Brief Reflection on Orientation

Sometimes being orientated in really disorienting. This is especially true of medical school, where one day you are watching Netflix in your underwear, and the next you are being invited by Madison Mayor Paul Soglin to help him make Madison the healthiest place on the planet. That’s a tall order, you think to yourself. Where do I even begin?

Well, no fear, that’s what orientation is for. Day 1, before even so much as a hello from faculty, we are face-to-face with patients. Not the sneezy, bedridden, hooked-up-to-IV kind of patients. These are patients who have had a great experience with the UW health system and have volunteered to share their stories. So for the first two and a half hours of medical school we get a first-hand look at the impact we can have in our careers. For example, a single consultation with a new primary care doctor can set a veteran addict on the road to recovery. Modern medicine gives a child with juvenile diabetes a chance at life. The list goes on.

The highlight of Day 2 is the writing of the CODE.  We break into our five Potter-esque houses to draft different aspects of the oath we will take when we receive our white coats.  My group is tasked with completing the phrase “For ourselves we will…”  We focus on self-care and the importance of maintaining a healthy and balanced lifestyle (you are your first patient, right?).  The other groups focus on “For my patients/community/teachers/colleagues I will…” If you are curious about oath-taking in the medical profession, here’s an insightful article to get you started.

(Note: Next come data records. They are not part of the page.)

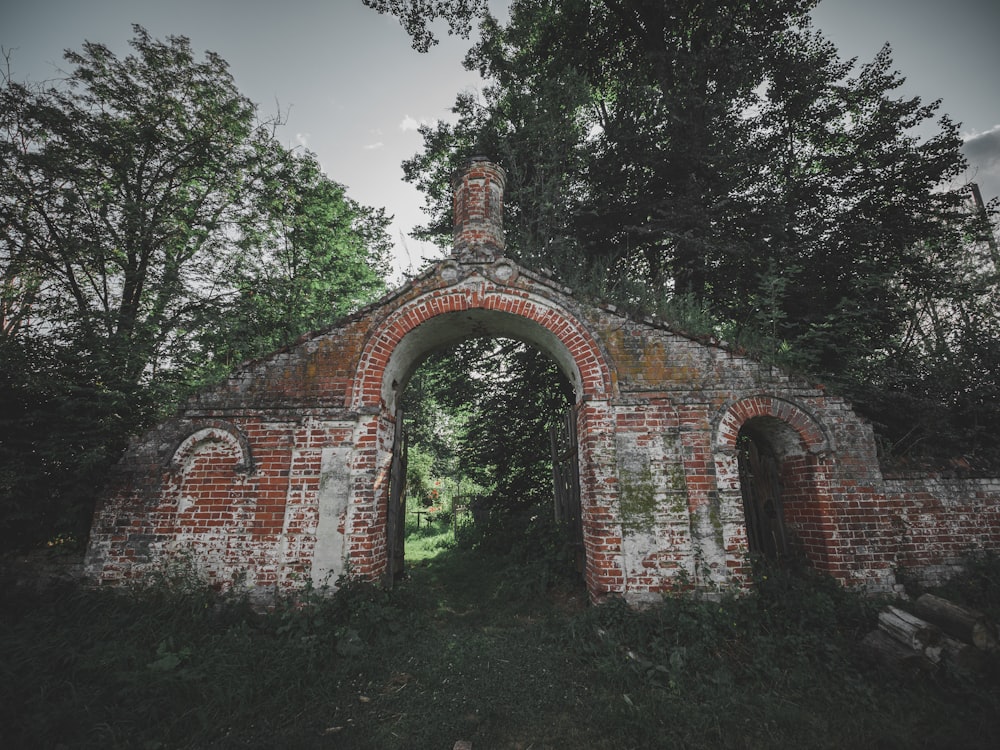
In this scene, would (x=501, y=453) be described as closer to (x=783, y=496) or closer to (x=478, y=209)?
(x=478, y=209)

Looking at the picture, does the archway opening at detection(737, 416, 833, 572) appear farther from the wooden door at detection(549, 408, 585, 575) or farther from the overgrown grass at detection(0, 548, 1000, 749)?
the wooden door at detection(549, 408, 585, 575)

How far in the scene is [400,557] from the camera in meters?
6.44

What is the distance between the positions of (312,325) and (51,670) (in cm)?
853

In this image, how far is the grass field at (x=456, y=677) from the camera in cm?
313

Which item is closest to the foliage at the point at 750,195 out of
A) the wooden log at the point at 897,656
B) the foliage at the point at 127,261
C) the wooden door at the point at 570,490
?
the wooden door at the point at 570,490

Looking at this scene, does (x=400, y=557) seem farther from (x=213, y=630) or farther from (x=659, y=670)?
(x=659, y=670)

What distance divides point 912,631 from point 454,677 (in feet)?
14.0

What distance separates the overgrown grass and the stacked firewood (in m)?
0.14

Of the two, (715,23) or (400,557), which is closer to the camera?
(400,557)

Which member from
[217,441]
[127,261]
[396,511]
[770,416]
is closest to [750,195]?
[770,416]

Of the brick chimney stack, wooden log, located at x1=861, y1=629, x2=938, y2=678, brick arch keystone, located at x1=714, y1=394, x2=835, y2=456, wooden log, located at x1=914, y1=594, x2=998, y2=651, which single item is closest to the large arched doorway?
the brick chimney stack

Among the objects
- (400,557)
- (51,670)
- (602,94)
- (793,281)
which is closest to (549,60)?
(602,94)

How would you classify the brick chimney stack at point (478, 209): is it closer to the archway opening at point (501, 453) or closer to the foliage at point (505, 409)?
the archway opening at point (501, 453)

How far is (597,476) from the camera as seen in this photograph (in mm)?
5270
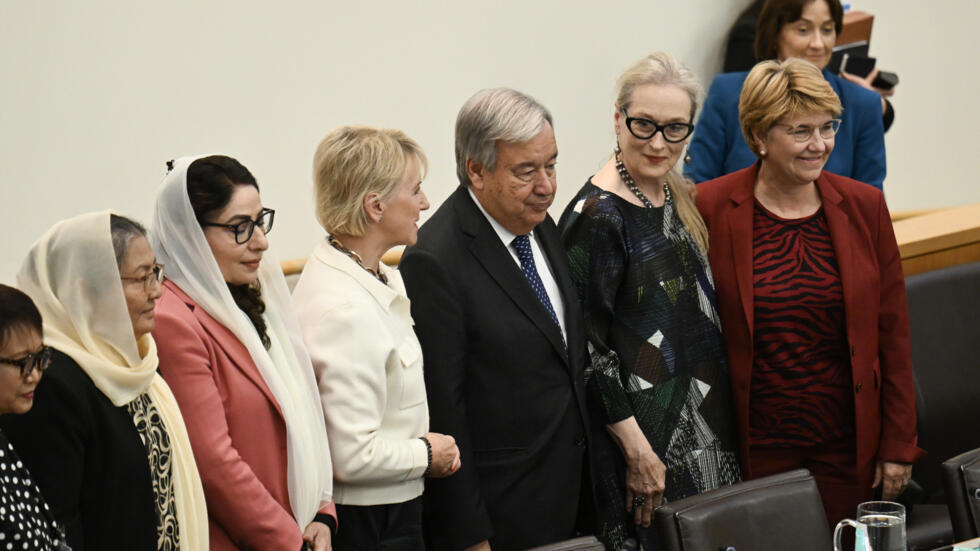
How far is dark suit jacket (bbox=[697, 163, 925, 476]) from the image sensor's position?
3057 millimetres

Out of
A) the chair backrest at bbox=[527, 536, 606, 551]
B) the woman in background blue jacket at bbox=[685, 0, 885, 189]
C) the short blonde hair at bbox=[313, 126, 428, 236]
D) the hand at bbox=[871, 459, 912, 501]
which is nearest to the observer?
the chair backrest at bbox=[527, 536, 606, 551]

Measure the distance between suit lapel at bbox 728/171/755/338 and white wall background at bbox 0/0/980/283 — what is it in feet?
6.23

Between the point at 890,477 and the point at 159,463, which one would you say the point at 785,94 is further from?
the point at 159,463

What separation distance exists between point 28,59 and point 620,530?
2.18 m

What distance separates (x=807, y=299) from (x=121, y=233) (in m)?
1.70

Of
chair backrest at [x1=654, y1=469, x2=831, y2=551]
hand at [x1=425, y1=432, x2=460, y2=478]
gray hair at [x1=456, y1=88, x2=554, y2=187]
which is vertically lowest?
chair backrest at [x1=654, y1=469, x2=831, y2=551]

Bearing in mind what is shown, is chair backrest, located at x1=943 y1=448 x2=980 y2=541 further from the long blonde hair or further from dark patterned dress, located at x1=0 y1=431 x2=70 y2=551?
dark patterned dress, located at x1=0 y1=431 x2=70 y2=551

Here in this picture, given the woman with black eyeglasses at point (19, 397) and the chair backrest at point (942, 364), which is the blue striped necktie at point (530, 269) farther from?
the chair backrest at point (942, 364)

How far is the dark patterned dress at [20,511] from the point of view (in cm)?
183

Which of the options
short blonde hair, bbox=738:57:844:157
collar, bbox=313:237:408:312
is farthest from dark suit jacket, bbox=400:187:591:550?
short blonde hair, bbox=738:57:844:157

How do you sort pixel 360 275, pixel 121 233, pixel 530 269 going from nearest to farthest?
pixel 121 233, pixel 360 275, pixel 530 269

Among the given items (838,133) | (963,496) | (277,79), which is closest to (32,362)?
(963,496)

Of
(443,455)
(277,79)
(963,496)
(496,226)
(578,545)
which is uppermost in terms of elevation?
(277,79)

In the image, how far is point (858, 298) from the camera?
120 inches
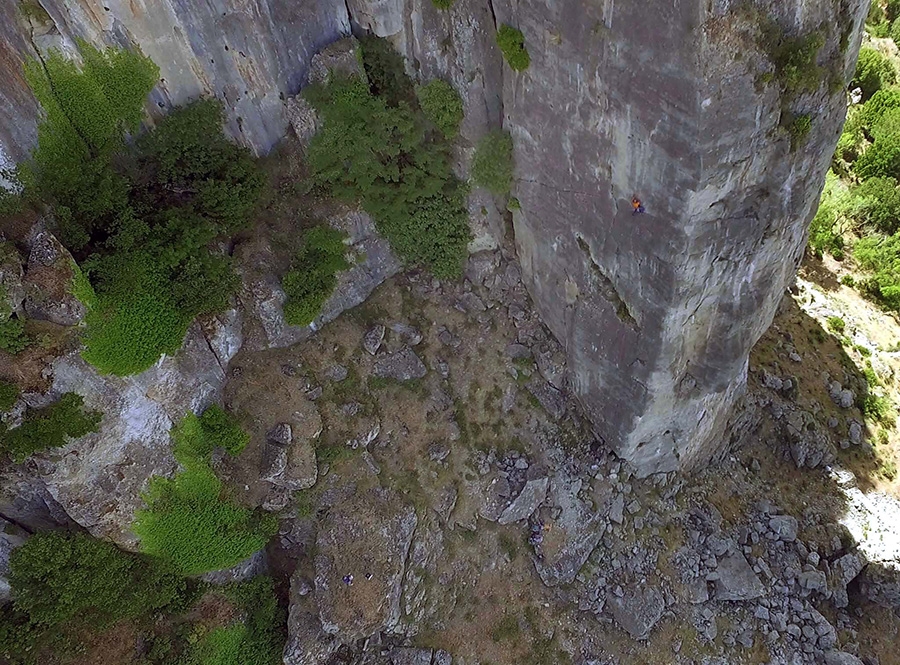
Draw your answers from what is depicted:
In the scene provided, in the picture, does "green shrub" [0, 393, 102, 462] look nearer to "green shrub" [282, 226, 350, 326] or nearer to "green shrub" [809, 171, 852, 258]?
"green shrub" [282, 226, 350, 326]

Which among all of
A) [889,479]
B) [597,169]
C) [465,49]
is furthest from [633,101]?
[889,479]


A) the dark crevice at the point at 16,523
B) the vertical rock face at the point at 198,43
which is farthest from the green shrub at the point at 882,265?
the dark crevice at the point at 16,523

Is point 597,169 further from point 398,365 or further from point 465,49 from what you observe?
point 398,365

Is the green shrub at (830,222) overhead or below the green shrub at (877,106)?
below

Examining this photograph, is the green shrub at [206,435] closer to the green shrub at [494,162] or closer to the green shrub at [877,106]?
the green shrub at [494,162]

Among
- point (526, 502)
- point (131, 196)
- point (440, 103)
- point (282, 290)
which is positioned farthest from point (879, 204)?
point (131, 196)

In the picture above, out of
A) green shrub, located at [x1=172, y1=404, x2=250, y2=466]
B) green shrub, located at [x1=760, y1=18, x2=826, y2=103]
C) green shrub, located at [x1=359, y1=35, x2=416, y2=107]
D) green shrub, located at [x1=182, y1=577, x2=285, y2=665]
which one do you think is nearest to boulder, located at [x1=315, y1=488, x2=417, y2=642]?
green shrub, located at [x1=182, y1=577, x2=285, y2=665]

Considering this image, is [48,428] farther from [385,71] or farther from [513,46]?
[513,46]
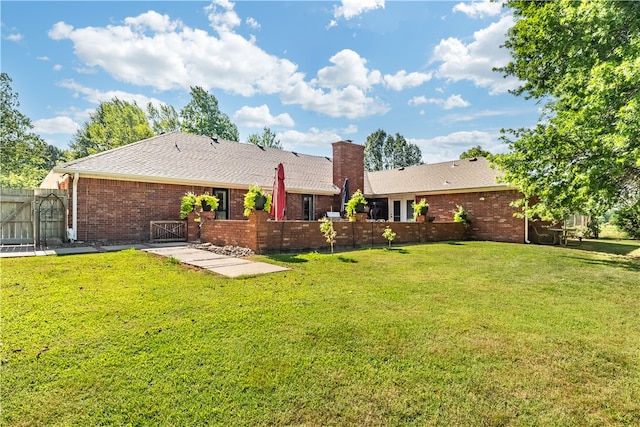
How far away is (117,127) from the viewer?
34094 millimetres

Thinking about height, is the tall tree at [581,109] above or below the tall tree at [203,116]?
below

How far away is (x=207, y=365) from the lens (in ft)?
9.09

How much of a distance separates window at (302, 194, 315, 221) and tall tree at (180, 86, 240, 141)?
25.6 meters

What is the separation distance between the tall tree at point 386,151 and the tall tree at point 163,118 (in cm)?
2905

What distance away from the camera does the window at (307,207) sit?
18458 millimetres

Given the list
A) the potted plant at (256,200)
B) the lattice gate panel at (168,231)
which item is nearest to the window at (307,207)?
the lattice gate panel at (168,231)

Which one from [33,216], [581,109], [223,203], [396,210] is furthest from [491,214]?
[33,216]

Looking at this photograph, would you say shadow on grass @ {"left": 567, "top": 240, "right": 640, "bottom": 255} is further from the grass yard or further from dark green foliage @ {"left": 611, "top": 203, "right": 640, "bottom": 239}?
the grass yard

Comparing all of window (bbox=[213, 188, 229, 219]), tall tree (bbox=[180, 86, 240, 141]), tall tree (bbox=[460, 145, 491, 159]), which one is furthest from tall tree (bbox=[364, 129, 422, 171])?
window (bbox=[213, 188, 229, 219])

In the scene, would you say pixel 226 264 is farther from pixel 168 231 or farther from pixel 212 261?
pixel 168 231

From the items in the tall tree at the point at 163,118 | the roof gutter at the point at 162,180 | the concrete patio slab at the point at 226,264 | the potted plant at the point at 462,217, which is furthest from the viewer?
the tall tree at the point at 163,118

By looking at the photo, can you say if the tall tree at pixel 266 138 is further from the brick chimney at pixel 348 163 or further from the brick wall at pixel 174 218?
the brick wall at pixel 174 218

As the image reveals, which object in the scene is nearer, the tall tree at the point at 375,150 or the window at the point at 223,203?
the window at the point at 223,203

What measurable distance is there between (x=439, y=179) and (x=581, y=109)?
10706 millimetres
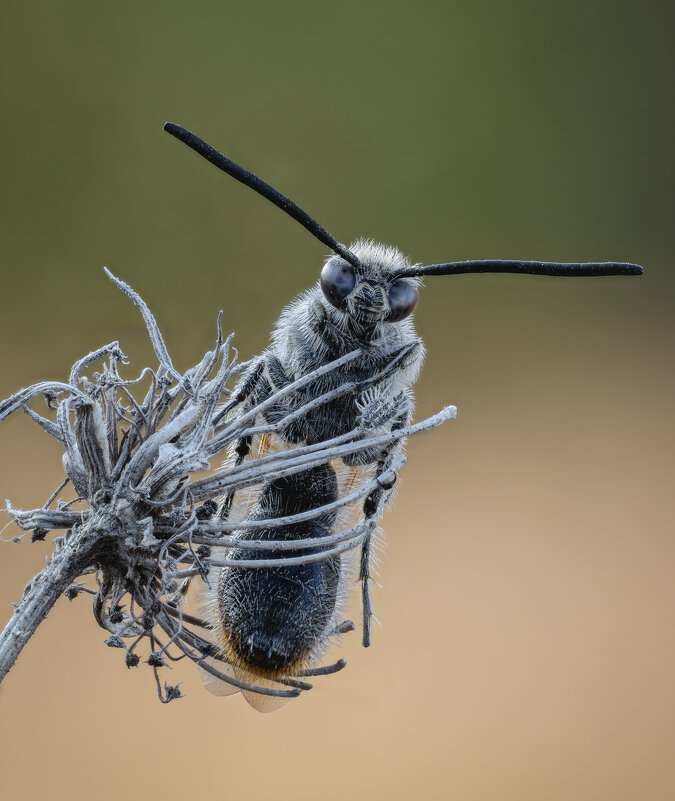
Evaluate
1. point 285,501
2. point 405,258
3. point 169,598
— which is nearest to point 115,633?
point 169,598

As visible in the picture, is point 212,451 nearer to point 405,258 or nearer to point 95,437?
point 95,437

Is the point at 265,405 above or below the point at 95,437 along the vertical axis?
above

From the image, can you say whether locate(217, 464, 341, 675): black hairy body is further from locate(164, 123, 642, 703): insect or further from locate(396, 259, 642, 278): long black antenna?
locate(396, 259, 642, 278): long black antenna

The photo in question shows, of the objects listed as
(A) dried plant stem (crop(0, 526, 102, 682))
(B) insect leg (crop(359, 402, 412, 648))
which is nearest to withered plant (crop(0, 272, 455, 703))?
(A) dried plant stem (crop(0, 526, 102, 682))

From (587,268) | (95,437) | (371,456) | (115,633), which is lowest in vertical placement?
(115,633)

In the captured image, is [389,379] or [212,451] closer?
[212,451]

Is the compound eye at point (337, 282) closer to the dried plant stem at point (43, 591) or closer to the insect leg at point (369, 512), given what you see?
the insect leg at point (369, 512)
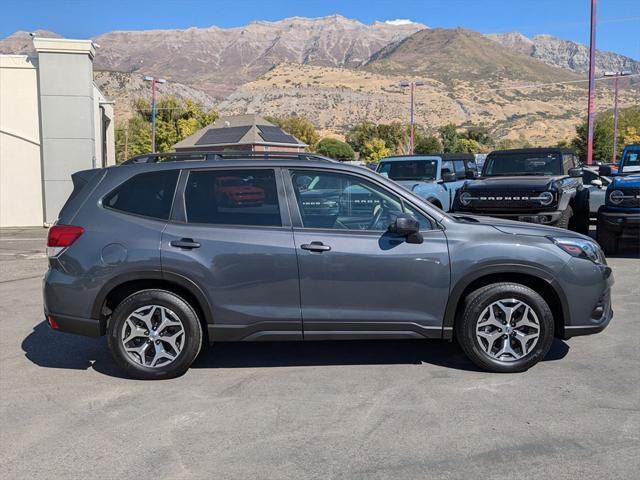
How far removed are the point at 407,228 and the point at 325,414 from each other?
1.58 m

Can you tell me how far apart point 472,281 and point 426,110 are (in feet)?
339

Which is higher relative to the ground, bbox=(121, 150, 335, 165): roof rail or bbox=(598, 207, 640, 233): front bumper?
bbox=(121, 150, 335, 165): roof rail

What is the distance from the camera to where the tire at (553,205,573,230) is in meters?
11.1

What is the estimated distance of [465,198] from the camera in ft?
38.5

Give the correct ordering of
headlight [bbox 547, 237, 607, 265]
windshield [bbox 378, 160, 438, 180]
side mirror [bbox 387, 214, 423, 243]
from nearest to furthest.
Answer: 1. side mirror [bbox 387, 214, 423, 243]
2. headlight [bbox 547, 237, 607, 265]
3. windshield [bbox 378, 160, 438, 180]

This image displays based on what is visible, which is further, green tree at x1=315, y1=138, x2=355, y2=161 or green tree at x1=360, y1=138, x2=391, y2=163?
green tree at x1=315, y1=138, x2=355, y2=161

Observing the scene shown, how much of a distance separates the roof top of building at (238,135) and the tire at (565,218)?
127ft

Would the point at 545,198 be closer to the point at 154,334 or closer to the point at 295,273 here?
the point at 295,273

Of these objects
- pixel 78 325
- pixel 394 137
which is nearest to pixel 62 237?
pixel 78 325

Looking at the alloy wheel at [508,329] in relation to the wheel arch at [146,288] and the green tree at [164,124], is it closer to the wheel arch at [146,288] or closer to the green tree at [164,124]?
the wheel arch at [146,288]

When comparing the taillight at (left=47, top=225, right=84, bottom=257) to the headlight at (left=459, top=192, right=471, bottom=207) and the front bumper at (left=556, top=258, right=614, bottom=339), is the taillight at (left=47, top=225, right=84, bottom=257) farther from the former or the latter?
the headlight at (left=459, top=192, right=471, bottom=207)

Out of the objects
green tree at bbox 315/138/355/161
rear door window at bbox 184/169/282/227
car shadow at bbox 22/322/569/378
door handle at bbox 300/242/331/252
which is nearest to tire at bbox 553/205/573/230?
car shadow at bbox 22/322/569/378

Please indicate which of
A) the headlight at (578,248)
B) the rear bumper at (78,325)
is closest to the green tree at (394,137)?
the headlight at (578,248)

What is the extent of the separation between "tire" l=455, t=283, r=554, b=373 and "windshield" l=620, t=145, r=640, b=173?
9.68 metres
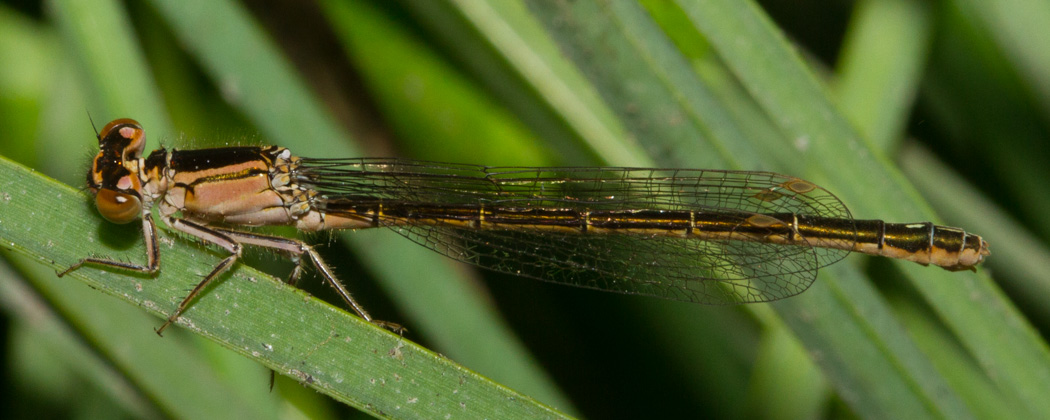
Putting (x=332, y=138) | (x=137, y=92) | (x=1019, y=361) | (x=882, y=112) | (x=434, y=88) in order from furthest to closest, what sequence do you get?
(x=434, y=88), (x=332, y=138), (x=882, y=112), (x=137, y=92), (x=1019, y=361)

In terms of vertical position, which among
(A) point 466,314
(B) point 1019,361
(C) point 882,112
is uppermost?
(C) point 882,112

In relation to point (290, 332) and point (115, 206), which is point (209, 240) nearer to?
point (115, 206)

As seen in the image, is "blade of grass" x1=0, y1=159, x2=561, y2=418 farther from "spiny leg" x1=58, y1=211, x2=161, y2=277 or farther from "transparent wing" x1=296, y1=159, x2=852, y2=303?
"transparent wing" x1=296, y1=159, x2=852, y2=303

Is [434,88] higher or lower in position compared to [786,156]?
higher

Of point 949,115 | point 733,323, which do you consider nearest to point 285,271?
point 733,323

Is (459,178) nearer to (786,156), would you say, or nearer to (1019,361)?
(786,156)

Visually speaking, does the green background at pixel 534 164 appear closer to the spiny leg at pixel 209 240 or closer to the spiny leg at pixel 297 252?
the spiny leg at pixel 209 240

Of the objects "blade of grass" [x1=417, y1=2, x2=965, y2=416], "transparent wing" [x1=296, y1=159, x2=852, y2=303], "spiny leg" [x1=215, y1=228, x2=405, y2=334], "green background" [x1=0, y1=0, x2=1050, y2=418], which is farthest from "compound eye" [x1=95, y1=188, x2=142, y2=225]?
"blade of grass" [x1=417, y1=2, x2=965, y2=416]
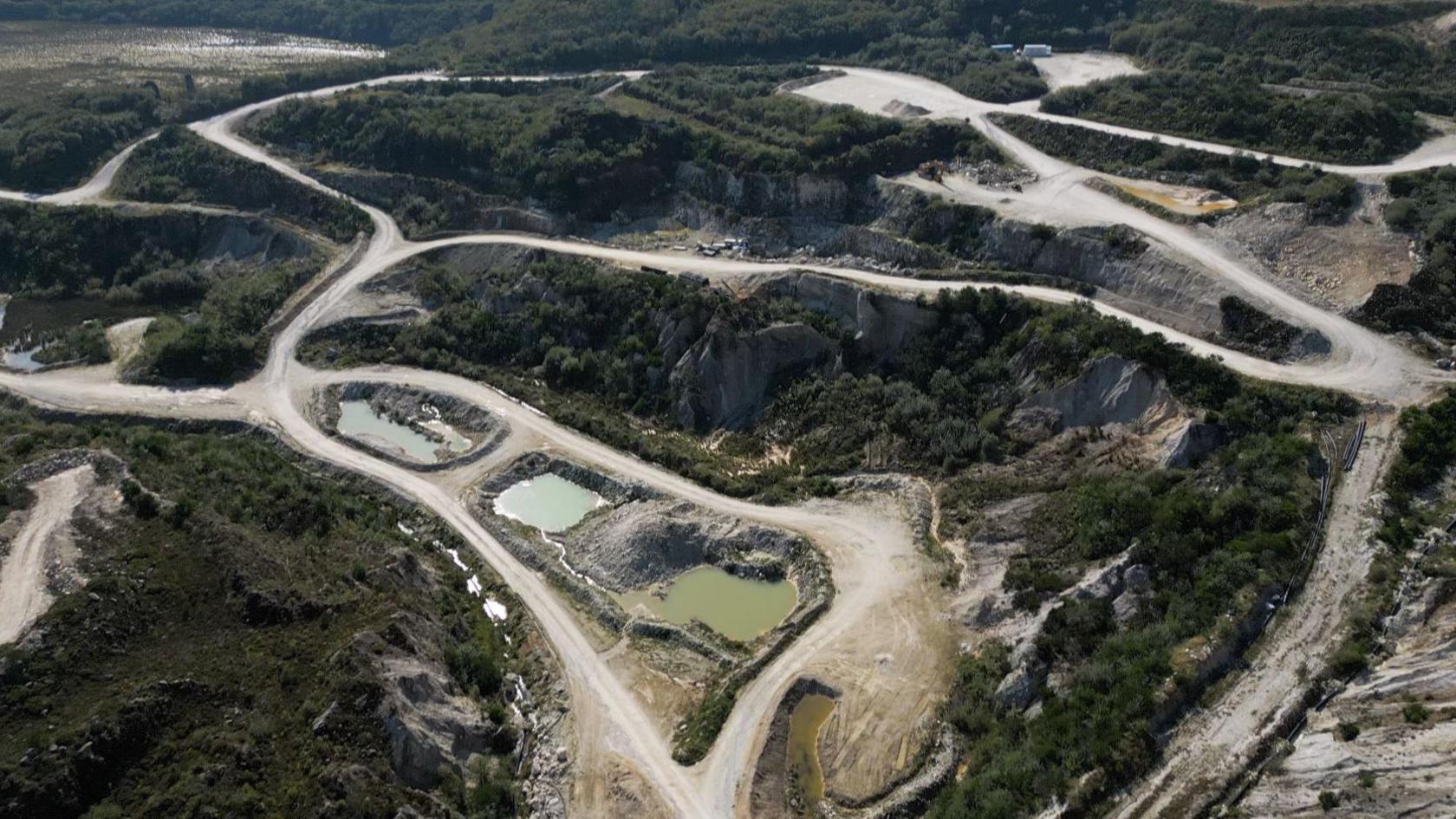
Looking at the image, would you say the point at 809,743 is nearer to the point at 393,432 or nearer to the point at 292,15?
the point at 393,432

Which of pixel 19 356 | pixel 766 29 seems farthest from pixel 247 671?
pixel 766 29

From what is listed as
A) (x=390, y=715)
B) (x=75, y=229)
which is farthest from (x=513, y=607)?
(x=75, y=229)

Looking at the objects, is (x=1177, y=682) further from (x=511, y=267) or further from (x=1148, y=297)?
(x=511, y=267)

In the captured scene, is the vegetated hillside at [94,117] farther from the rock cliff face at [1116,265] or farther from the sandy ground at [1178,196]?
the sandy ground at [1178,196]

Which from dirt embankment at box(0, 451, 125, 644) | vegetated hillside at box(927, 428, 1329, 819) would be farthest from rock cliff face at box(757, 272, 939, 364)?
dirt embankment at box(0, 451, 125, 644)

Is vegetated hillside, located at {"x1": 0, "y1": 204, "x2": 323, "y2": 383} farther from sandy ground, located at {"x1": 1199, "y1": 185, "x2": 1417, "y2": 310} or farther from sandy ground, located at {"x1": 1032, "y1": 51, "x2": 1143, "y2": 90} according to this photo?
sandy ground, located at {"x1": 1032, "y1": 51, "x2": 1143, "y2": 90}

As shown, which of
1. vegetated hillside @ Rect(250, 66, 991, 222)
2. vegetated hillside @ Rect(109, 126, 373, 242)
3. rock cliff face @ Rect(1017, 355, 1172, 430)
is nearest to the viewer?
rock cliff face @ Rect(1017, 355, 1172, 430)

Days 3, 4, and 5, would you believe we actually have classes?  I open my course schedule and am bombarded with highfalutin names like “Molecular and Medical Genetics” and “Comprehensive Human Biochemistry.” Am I sick if a course titled “Cell Structure and Function” gets me more excited than a kitten in a yarn factory? (P.s. I will make a lot of references to kittens as a positive mood regulator.)

In the end, orientation left me a little more confused about the technology we’re using, but at least I learned that all of my classes are in the same room and start on the hour.